# ACTION ITEM
Using the listing below, show all lines that hold the word "management".

☆ ☆ ☆

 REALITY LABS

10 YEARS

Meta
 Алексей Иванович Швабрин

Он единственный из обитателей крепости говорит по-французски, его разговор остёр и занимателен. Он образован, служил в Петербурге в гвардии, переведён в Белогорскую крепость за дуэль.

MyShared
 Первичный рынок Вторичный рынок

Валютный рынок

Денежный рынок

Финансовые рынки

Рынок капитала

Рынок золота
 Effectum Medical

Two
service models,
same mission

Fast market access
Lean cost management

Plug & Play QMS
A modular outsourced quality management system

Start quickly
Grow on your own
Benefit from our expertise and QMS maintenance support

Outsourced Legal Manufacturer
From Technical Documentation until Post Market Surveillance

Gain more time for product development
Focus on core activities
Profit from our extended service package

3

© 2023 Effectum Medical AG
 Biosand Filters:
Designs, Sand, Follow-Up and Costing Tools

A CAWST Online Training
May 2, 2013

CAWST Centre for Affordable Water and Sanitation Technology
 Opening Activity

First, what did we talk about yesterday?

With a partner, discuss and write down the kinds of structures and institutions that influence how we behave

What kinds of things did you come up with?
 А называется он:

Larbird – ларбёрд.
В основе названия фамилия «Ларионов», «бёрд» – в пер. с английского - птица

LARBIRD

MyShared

☆ ☆ ☆

# TASK ANSWER
Lean cost management
A modular outsourced quality management system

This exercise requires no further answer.